## Exercise task
Pull out everything in the material below from the line containing "What is the" down to the very end, and reproduce those lines without any change.

(Data entries)
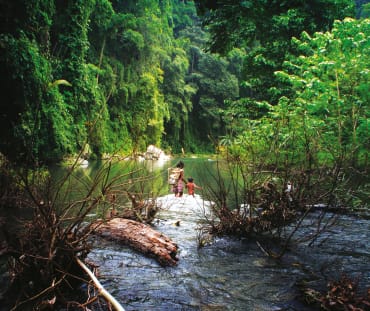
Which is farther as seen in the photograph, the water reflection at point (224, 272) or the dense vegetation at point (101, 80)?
the dense vegetation at point (101, 80)

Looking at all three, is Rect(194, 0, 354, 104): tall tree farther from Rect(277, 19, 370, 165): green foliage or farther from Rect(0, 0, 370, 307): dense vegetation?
Rect(277, 19, 370, 165): green foliage

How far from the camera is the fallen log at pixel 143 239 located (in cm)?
488

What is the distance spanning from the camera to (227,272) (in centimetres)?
462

## Exercise answer
What is the distance spanning from the camera to (227,272) (in centimetres)?
462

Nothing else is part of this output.